“You had better discuss the matter with the other members of the committee,” she said, rising. “I cannot form any opinion as to what they will think about it.”
“And you?” He had risen too, and was leaning against the table, pressing the flowers to his face.
She hesitated. The question distressed her, bringing up old and miserable associations. “I—hardly know,” she said at last. “Many years ago I used to know something about Monsignor Montanelli. He was only a canon at that time, and Director of the theological seminary in the province where I lived as a girl. I heard a great deal about him from—someone who knew him very intimately; and I never heard anything of him that was not good. I believe that, in those days at least, he was really a most remarkable man. But that was long ago, and he may have changed. Irresponsible power corrupts so many people.”
The Gadfly raised his head from the flowers, and looked at her with a steady face.
“At any rate,” he said, “if Monsignor Montanelli is not himself a scoundrel, he is a tool in scoundrelly hands. It is all one to me which he is—and to my friends across the frontier. A stone in the path may have the best intentions, but it must be kicked out of the path, for all that. Allow me, signora!” He rang the bell, and, limping to the door, opened it for her to pass out.
“It was very kind of you to call, signora. May I send for a vettura? No? Good-afternoon, then! Bianca, open the hall-door, please.”

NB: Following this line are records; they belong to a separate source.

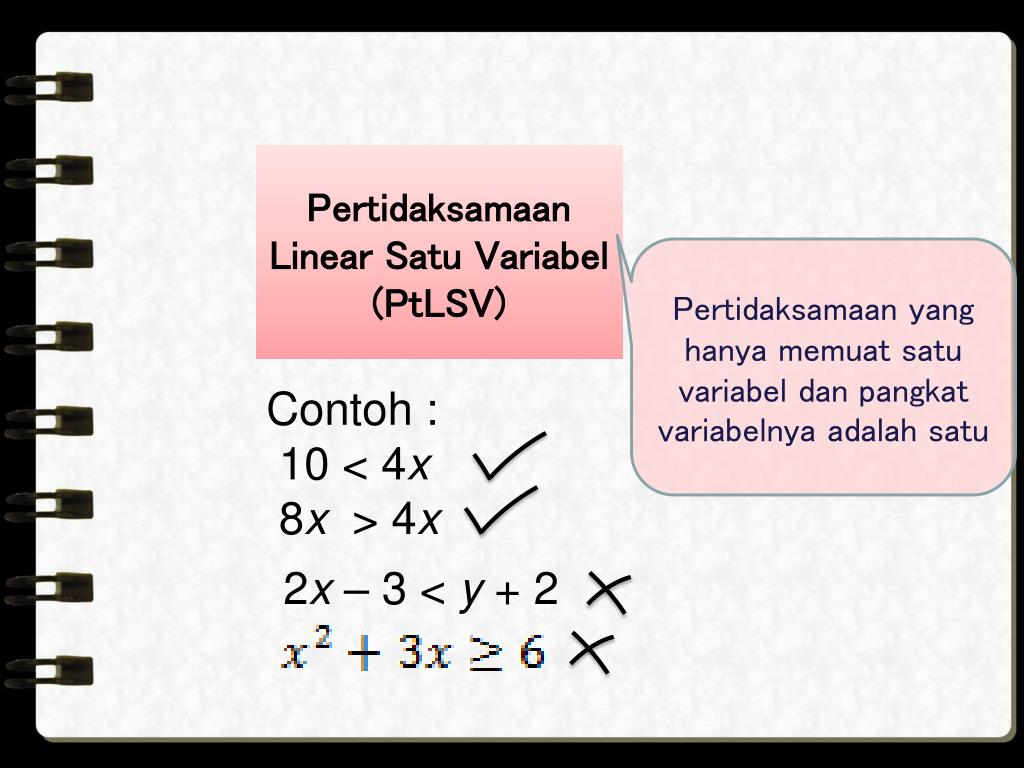 Pertidaksamaan Linear Satu Variabel (PtLSV)

Pertidaksamaan yang hanya memuat satu variabel dan pangkat variabelnya adalah satu

Contoh :

$10 < 4x$ ✓

$8x > 4x$ ✓

$2x - 3 < y + 2$ ✗

$x^2 + 3x \geq 6$ ✗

Gemma went out into the street, pondering anxiously. “My friends across the frontier”—who were they? And how was the stone to be kicked out of the path? If with satire only, why had he said it with such dangerous eyes?
CHAPTER IV.
MONSIGNOR MONTANELLI arrived in Florence in the first week of October. His visit caused a little flutter of excitement throughout the town. He was a famous preacher and a representative of the reformed Papacy; and people looked eagerly to him for an exposition of the “new doctrine,” the gospel of love and reconciliation which was to cure the sorrows of Italy. The nomination of Cardinal Gizzi to the Roman State Secretaryship in place of the universally detested Lambruschini had raised the public enthusiasm to its highest pitch; and Montanelli was just the man who could most easily sustain it. The irreproachable strictness of his life was a phenomenon sufficiently rare among the high dignitaries of the Roman Church to attract the attention of people accustomed to regard blackmailing, peculation, and disreputable intrigues as almost invariable adjuncts to the career of a prelate. Moreover, his talent as a preacher was really great; and with his beautiful voice and magnetic personality, he would in any time and place have made his mark.